STAT1 and STAT3 are transcription factors activated by cytokines such as IFN-γ and IL-6, respectively. Germline variants in these genes are associated with distinct immune dysregulation syndromes, and functional validation is essential for variant interpretation.
We report two Argentinean pediatric patients with novel variants in STAT1 and STAT3. Patient 1, a 10-year-old male with chronic mucocutaneous candidiasis, persistent diarrhea, eczema, recurrent respiratory infections, failure to thrive, and oral candidiasis, carried a heterozygous STAT1 variant c.874G>A(p.Asp292Asn). Patient 2, a 12-year-old male, presented with splenomegaly, multiple adenopathies, leukopenia, thrombocytopenia, eosinophilia, hypogammaglobulinemia, and bone marrow hypoplasia. A lymph node biopsy showed reactive follicular hyperplasia. Genetic analysis revealed a heterozygous STAT3 variant c.1044A>C (p.Lys348Asn). Both variants arose de novo as confirmed by parental testing.
We used site-directed mutagenesis to introduce novel variants into FLAG-tagged STAT1 and STAT3 expression plasmids. HEK293T cells were transfected with WT or mutant constructs. STAT1 activity was assessed using a luciferase reporter activated by IFN-γ and STAT3 activity was measured via a STAT3-responsive GFP reporter upon IL-6 stimulation. Additionally, STAT1 phosphorylation levels upon IFN-γ stimulation were assessed on monocytes by flow cytometry.
The STAT1 p.Asp292Asn variant phosphorylation in patient monocytes was increased to approximately twice the level observed in healthy controls, confirming a gain-of-function (GOF) effect. The STAT3 p.Lys348Asn variant showed increased GFP reporter activity following IL-6 stimulation, suggesting a GOF effect. These functional hyperactivations were compatible with immune dysregulation phenotypes.
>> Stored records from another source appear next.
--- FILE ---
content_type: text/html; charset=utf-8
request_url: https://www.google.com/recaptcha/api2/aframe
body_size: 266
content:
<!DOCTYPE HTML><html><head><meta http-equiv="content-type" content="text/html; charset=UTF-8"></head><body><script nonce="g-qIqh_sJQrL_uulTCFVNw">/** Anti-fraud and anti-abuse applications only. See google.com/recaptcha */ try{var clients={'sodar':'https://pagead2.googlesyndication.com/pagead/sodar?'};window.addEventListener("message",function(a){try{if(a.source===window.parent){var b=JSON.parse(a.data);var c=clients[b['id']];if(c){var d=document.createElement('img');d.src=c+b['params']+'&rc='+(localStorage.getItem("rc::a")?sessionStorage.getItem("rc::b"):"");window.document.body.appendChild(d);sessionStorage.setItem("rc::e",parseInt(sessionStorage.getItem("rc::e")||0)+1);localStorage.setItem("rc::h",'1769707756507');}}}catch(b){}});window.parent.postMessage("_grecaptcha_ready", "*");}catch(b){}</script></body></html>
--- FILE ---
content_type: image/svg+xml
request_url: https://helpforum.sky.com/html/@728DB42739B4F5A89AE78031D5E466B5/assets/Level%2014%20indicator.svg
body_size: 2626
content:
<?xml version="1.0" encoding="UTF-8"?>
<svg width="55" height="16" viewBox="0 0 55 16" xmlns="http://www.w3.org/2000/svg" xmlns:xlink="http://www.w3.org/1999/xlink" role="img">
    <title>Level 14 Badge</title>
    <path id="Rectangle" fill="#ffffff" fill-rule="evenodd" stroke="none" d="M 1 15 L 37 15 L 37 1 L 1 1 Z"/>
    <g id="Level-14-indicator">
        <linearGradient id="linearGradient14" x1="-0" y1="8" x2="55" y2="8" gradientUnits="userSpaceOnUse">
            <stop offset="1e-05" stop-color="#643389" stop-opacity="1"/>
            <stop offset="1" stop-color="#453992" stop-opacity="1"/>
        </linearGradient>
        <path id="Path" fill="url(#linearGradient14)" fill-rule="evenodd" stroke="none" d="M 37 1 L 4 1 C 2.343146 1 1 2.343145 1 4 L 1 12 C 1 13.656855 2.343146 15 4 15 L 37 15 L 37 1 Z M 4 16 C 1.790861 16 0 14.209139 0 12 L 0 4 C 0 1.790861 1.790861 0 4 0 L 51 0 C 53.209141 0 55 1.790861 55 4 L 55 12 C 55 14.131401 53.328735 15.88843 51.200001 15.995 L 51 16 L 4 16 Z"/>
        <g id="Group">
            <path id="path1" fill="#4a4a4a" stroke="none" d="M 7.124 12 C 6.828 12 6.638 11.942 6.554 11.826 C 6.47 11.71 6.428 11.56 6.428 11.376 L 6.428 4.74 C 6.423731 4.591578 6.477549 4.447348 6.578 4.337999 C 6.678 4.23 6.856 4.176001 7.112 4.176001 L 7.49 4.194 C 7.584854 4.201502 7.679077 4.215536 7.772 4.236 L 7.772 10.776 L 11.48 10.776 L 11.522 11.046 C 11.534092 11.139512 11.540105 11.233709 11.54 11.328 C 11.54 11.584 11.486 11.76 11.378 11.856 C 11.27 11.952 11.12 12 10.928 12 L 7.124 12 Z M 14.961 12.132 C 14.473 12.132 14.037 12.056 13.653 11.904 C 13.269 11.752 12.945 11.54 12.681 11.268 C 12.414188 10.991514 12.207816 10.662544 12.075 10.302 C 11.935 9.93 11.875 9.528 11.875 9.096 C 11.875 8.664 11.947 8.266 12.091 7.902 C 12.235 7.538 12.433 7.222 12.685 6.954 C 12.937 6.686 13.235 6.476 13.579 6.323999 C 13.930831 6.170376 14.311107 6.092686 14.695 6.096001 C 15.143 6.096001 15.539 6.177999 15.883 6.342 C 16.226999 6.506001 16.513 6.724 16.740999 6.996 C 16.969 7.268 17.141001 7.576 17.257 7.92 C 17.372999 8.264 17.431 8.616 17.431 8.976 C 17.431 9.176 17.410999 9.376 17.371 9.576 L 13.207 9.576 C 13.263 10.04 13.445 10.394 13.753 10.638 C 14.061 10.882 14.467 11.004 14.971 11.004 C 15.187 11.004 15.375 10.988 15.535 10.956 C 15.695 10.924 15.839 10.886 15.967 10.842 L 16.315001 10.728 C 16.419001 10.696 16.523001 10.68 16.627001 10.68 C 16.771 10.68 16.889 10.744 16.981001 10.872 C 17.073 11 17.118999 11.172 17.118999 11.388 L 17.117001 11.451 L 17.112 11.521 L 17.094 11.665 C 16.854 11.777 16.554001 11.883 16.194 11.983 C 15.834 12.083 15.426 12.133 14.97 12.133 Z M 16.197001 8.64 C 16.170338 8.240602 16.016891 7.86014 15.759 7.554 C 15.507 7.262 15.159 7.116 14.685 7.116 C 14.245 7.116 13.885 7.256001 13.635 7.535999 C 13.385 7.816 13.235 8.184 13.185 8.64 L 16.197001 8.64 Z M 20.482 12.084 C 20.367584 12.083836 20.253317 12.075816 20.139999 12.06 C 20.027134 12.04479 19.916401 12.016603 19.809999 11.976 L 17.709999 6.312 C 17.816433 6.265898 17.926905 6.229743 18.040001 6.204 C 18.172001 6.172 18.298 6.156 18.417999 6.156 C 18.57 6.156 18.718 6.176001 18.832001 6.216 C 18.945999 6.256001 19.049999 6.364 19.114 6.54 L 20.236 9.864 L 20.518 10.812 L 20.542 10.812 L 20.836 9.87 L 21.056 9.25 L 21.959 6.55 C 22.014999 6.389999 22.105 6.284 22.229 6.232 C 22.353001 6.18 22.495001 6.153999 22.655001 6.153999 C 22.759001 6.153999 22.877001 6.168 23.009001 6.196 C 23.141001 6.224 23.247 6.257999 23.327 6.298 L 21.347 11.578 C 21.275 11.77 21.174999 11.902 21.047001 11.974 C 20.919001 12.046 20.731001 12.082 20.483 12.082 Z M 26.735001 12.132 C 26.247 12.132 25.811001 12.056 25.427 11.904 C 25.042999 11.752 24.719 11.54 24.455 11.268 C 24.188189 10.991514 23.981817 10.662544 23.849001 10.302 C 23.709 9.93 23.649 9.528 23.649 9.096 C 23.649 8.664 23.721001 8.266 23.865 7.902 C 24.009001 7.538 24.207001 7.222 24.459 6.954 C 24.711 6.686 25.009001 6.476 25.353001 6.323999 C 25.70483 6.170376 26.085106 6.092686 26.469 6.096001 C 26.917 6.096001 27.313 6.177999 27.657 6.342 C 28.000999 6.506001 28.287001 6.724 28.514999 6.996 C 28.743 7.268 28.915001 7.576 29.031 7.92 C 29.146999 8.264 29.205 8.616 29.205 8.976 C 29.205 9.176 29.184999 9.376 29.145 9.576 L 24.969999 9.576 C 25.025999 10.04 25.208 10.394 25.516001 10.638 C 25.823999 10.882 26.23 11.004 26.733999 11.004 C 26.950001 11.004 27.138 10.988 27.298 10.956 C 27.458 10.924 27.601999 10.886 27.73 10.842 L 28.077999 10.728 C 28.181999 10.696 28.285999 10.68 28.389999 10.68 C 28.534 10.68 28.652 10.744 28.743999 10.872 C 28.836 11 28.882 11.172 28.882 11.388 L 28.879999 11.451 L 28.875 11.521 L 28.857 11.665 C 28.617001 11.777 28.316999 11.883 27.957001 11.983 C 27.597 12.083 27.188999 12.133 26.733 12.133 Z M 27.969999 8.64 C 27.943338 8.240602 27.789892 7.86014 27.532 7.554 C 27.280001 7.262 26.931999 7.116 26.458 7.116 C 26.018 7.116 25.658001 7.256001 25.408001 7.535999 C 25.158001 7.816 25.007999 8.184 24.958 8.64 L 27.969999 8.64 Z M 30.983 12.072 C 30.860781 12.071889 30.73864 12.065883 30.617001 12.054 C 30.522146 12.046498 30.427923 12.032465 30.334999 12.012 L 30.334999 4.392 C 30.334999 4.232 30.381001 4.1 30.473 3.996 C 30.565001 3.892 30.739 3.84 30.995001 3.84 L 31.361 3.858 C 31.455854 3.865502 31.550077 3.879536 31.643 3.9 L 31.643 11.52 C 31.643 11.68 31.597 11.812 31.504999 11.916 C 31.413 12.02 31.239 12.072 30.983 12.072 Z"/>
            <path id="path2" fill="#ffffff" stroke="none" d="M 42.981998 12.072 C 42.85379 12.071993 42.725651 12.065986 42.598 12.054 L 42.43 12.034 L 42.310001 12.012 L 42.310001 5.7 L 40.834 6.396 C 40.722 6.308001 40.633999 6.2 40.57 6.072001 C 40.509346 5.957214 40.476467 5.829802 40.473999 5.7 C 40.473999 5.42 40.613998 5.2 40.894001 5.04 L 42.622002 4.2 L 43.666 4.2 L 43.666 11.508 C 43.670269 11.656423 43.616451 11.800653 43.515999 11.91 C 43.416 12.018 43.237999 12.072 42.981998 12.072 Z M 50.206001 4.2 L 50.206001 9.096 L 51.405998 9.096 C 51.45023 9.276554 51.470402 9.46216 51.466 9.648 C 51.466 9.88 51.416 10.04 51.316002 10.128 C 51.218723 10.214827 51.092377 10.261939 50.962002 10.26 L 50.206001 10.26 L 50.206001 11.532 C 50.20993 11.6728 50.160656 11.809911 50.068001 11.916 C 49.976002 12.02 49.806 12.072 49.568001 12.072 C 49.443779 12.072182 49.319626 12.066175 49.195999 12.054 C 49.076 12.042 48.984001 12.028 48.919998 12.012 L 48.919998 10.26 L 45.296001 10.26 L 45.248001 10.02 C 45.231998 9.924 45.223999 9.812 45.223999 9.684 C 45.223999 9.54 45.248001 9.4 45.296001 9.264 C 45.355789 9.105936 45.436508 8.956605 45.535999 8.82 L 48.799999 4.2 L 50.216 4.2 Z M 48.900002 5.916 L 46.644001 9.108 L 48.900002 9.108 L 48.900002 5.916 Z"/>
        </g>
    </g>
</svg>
Our findings highlight the pathogenic role of the STAT1 and STAT3 variants in immune dysregulation syndromes. We were able to establish that both variants confer a GOF effect. Functional assays are critical for interpreting variants of uncertain significance and contribute to precise diagnosis and tailored therapeutic strategies in patients with suspected monogenic immune diseases.